What you are asked to do:
Give back all of the records underneath exactly, with no omissions.

[Records shown — start]

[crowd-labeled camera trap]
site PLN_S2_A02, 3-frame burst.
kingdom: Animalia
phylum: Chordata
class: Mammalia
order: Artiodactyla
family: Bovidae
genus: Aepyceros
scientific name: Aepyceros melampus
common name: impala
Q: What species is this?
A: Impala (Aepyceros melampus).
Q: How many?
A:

[Records shown — finish]

Answer to the problem:
[crowd-labeled camera trap]
site PLN_S2_A02, 3-frame burst.
kingdom: Animalia
phylum: Chordata
class: Mammalia
order: Artiodactyla
family: Bovidae
genus: Aepyceros
scientific name: Aepyceros melampus
common name: impala
Q: What species is this?
A: Impala (Aepyceros melampus).
Q: How many?
A:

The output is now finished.